Orange County Science Fiction Club Orange County Science Fiction Club

Scheduled Meetings

Our meetings are open to the public at no charge, although donations to help cover the costs are appreciated.

---- 2008 ----

April 30, 2008

  • Guest/program: Author Jude-Marie Green

    Jude-Marie Green has been an astronaut**, plumber**, show-horse trainer*, PTA mother*, recognized fabrics artist*, marathoner*, sky-jumper**, and astronomer**. Still she manages to write fiction that is even more fantastic than her life.

    Living in Southern California with her cats and books, she watches too many movies and reads too many books, resulting in stronger eyeglass prescriptions every year. She is considered an emerging fantasist, with short-fiction sales to
    'Say, Why Aren't We Crying?',Abyss & Apex,
    Ideomancer, Visual Journeys,
    Legends of the Mountain State, and Desolate Places.
    She longs to be Stephen King when she grows up.*

    *Very true. **Not so true.

  • READING ORBIT- OCSFC Book Club:
    This month's book is "Songs of Distant Earth" by Arthur C. Clarke

    Published 1986 (241 pages) When asked for his favorite work, Arthur mentioned this book.

    It is the story of the last ship to leave a doomed earth making a pit stop for some water on the previously colonized ocean world of Thalassa, before heading on further to the barren world of Sagan 2.

    Availability: Cheap Amazon, Local Library

May 28, 2008

  • Guest/program: Author Stephen Woodworth

    Stephen was the 1st Place winner of the "Writers if the Future Contest" in 1992.
    His publications include a dozen short stories, two novellas, and four novels.

    His most recent novel is "From Black Roooms" released on Halloween of 2006 by Bantam Books.

    Visit his MySpace web-site for more current information.

  • READING ORBIT- OCSFC Book Club:
    This month's book is Nebula Award winner "Stories of Your Life" by Ted_Chiang

    Collected here for the first time, Ted Chiang's award-winning stories--recipients of the Nebula, Sturgeon, Campbell, and Asimov awards--offer a feast of science, speculation, humanity, and lyricism. Chiang has the gift that lies at the heart of good science fiction: a human story, beautifully told, in which the science is an expression of the deeper issues that the characters must confront.

    Availability: Cheap Amazon, paperback, may have difficulty finding it in libraries.

June 25, 2008

  • Guest/program: Author Shauna Roberts

    We will have a publication party with signing for Shauna's latest..

◆ What this exercise asks:
a – Using the club meeting schedule, answer these:
(i) What does it cost the public to attend the meetings?
(ii) Who wrote the book chosen for the April 30, 2008 book club?
(iii) In what year did Stephen Woodworth take first place in the writing contest?
b – Rewrite the club meeting schedule, beginning at the words "Our meetings are" and stopping after "than her life.", with "plumber" changed to "carpenter".
c – Continue the club meeting schedule from the point where it stops.

◆ Data block:
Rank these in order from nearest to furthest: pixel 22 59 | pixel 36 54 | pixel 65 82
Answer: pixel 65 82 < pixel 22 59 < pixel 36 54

◆ Answers:
a –
(i) Nothing; the meetings are free, though donations are appreciated.
(ii) Arthur C. Clarke.
(iii) 1992.

b –
Our meetings are open to the public at no charge, although donations to help cover the costs are appreciated.

---- 2008 ----

April 30, 2008

  • Guest/program: Author Jude-Marie Green

    Jude-Marie Green has been an astronaut**, carpenter**, show-horse trainer*, PTA mother*, recognized fabrics artist*, marathoner*, sky-jumper**, and astronomer**. Still she manages to write fiction that is even more fantastic than her life.

c –
  • READING ORBIT- OCSFC Book Club:
    This month's book is "Paris in the Twentieth Century" by Jules Verne

    In 1863, Jules Verne was a young writer with one published novel under his belt and a new multibook contract with a prominent French publisher in hand. The publisher, however, rejected Verne's second manuscript, opting to bring out his Journey to the Center of the Earth instead. That manuscript apparently disappeared into a drawer, not to see the light of day again until it was rediscovered and published in 1994. Now it has been rendered into English by the eminent poet and translator Richard Howard. Verne's early books tend to feature adventure plots and a positive attitude towards technology. This novel, however, shows Verne in a darker, frankly dystopian mood. His mid-20th century Paris is an enormously wealthy society, a place of technological wonders, but, like Huxley's Brave New World, it is also a society without meaningful art.

    Availability: Amazon $10.00, paperback, In libraries.

July 30, 2008

  • Guest/program: TBD

    TBD.

  • READING ORBIT- OCSFC Book Club:
    This month's book is "The Anubis Gates" by Tim Powers (400 pages)

    Author Tim Powers evokes 17th-century England with a combination of meticulously researched historic detail and imaginative flights in this sci-fi tale of time travel. Winner of the 1984 Philip K. Dick Award. Steeping together in this time-warp stew are such characters as an unassuming Coleridge scholar, ancient gods, wizards, the Knights Templar, werewolves, and other quasi-mortals, all wrapped in the organizing fabric of Egyptian mythology.

    Availability: Amazon $13.95, paperback, may have trouble finding a library

August 27, 2008

  • Guest/program: TBD

    TBD.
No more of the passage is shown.